TEXT EXCERPT
5.7 KiB
5.7 KiB
Feed parsing
Parsing a subscription
use PicoFeed\Reader\Reader;
use PicoFeed\PicoFeedException;
try {
$reader = new Reader;
// Return a resource
$resource = $reader->download('http://linuxfr.org/news.atom');
// Return the right parser instance according to the feed format
$parser = $reader->getParser(
$resource->getUrl(),
$resource->getContent(),
$resource->getEncoding()
);
// Return a Feed object
$feed = $parser->execute();
// Print the feed properties with the magic method __toString()
echo $feed;
}
catch (PicoFeedException $e) {
// Do Something...
}
- The Reader class is the entry point for feed reading
- The method
download()
fetch the remote content and return a resource, an instance ofPicoFeed\Client\Client
- The method
getParser()
returns a Parser instance according to the feed format Atom, Rss 2.0... - The parser itself returns a
Feed
object that contains feed and item properties
Output:
Feed::id = tag:linuxfr.org,2005:/news
Feed::title = LinuxFr.org : les dépêches
Feed::feed_url = http://linuxfr.org/news.atom
Feed::site_url = http://linuxfr.org/news
Feed::date = 1415138079
Feed::language = en-US
Feed::description =
Feed::logo =
Feed::items = 15 items
Feed::isRTL() = false
----
Item::id = 38d8f48284fb03940cbb3aff9101089b81e44efb1281641bdd7c3e7e4bf3b0cd
Item::title = openSUSE 13.2 : nouvelle version du caméléon disponible !

(Saved data entries)

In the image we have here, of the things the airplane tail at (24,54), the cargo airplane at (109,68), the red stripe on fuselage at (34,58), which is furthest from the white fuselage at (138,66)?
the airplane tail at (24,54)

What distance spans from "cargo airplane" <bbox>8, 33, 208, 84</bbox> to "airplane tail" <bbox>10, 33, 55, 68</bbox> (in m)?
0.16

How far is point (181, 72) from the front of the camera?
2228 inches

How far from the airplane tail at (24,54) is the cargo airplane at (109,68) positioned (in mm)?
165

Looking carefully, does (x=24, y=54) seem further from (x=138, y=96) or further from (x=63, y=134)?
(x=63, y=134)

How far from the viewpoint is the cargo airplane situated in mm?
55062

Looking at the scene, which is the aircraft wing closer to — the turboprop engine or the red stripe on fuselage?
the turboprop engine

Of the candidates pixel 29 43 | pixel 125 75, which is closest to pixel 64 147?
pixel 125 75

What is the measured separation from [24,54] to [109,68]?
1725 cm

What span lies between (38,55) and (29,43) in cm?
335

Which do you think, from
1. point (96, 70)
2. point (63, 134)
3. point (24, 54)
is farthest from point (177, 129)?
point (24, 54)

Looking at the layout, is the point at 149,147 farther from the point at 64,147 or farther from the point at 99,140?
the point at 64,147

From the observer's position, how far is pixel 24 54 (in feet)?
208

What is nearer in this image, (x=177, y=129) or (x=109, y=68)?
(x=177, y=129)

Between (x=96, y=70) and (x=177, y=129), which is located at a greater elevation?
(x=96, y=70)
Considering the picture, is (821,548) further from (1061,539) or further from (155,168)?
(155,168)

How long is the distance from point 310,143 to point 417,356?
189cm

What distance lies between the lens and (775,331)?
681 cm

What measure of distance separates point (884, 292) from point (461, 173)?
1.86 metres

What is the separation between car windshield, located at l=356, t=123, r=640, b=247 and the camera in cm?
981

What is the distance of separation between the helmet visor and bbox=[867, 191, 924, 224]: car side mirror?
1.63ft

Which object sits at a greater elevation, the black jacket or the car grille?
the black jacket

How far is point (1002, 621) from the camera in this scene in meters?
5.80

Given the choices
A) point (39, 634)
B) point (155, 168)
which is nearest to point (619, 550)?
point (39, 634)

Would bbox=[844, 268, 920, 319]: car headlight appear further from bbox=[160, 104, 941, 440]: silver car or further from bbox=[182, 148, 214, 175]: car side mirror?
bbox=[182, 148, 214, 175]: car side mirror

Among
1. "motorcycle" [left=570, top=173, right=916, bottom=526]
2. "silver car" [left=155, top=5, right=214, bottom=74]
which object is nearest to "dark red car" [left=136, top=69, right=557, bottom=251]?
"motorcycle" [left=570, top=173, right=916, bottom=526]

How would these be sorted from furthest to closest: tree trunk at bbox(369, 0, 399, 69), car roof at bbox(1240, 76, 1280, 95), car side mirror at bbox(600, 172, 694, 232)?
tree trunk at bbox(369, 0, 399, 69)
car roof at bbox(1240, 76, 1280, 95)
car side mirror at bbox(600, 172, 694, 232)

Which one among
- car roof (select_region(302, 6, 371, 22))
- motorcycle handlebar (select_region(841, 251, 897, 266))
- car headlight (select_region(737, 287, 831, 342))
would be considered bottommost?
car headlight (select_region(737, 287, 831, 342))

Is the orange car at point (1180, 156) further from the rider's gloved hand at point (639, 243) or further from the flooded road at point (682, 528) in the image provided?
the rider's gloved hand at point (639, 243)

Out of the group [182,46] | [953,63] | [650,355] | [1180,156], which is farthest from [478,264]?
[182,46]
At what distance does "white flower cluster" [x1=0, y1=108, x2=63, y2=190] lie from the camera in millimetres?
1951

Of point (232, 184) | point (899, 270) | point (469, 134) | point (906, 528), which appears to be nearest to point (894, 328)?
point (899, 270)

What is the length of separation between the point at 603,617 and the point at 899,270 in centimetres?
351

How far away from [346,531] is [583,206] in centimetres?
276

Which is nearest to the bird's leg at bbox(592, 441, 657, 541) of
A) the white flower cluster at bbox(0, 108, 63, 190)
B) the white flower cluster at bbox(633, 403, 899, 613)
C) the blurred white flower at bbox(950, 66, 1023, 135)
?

STATED PROBLEM 1
How would you condense the list in the feed-parsing guide that begins "The Reader class is the entry point" into a single sentence that keeps its main facts?
STATED PROBLEM 2
Could you carry the feed-parsing guide further, starting right after its last line?
These entries are separate material from the feed-parsing guide.

FINAL RESULT 1
Feed reading starts with the Reader class: its download() method fetches the remote content and returns a resource (a PicoFeed\Client\Client instance), and its getParser() method returns a parser suited to the feed format (Atom, RSS 2.0, and so on), which produces a Feed object holding the feed and item properties.

FINAL RESULT 2
Item::url = http://linuxfr.org/news/opensuse-13-2-nouvelle-version-du-cameleon-disponible
Item::date = 1415122640
Item::language = en-US
Item::author = Syvolc
Item::enclosure_url =
Item::enclosure_type =
Item::isRTL() = false
Item::content = 18307 bytes
....
Get the list of available subscriptions for a website
The example below will returns all available subscriptions for the website:
use PicoFeed\Reader\Reader;
try {
$reader = new Reader;
$resource = $reader->download('http://www.cnn.com');
$feeds = $reader->find(
$resource->getUrl(),
$resource->getContent()
);
print_r($feeds);
}
catch (PicoFeedException $e) {
// Do something...
}
Output:
Array
(
[0] => http://rss.cnn.com/rss/cnn_topstories.rss
[1] => http://rss.cnn.com/rss/cnn_latest.rss
)
Feed discovery and parsing
This example will discover automatically the subscription and parse the feed:
try {
$reader = new Reader;
$resource = $reader->discover('http://linuxfr.org');
$parser = $reader->getParser(
$resource->getUrl(),
$resource->getContent(),
$resource->getEncoding()
);
$feed = $parser->execute();
echo $feed;
}
catch (PicoFeedException $e) {
}
HTTP caching
PicoFeed supports HTTP caching to avoid unnecessary processing.
- After the first download, save in your database the values of the Etag and LastModified HTTP headers
- For the next requests, provide those values to the
download()
method and check if the feed was modified or not
Here an example:
try {
// Fetch from your database the previous values of the Etag and LastModified headers
$etag = '...';
$last_modified = '...';
$reader = new Reader;
// Provide those values to the download method
$resource = $reader->download('http://linuxfr.org/news.atom', $last_modified, $etag);
// Return true if the remote content has changed
if ($resource->isModified()) {
$parser = $reader->getParser(
$resource->getUrl(),
$resource->getContent(),
$resource->getEncoding()
);
$feed = $parser->execute();
// Save your feed in your database
// ...
// Store the Etag and the LastModified headers in your database for the next requests
$etag = $resource->getEtag();
$last_modified = $resource->getLastModified();
// ...
}
else {
echo 'Not modified, nothing to do!';
}
}
catch (PicoFeedException $e) {
// Do something...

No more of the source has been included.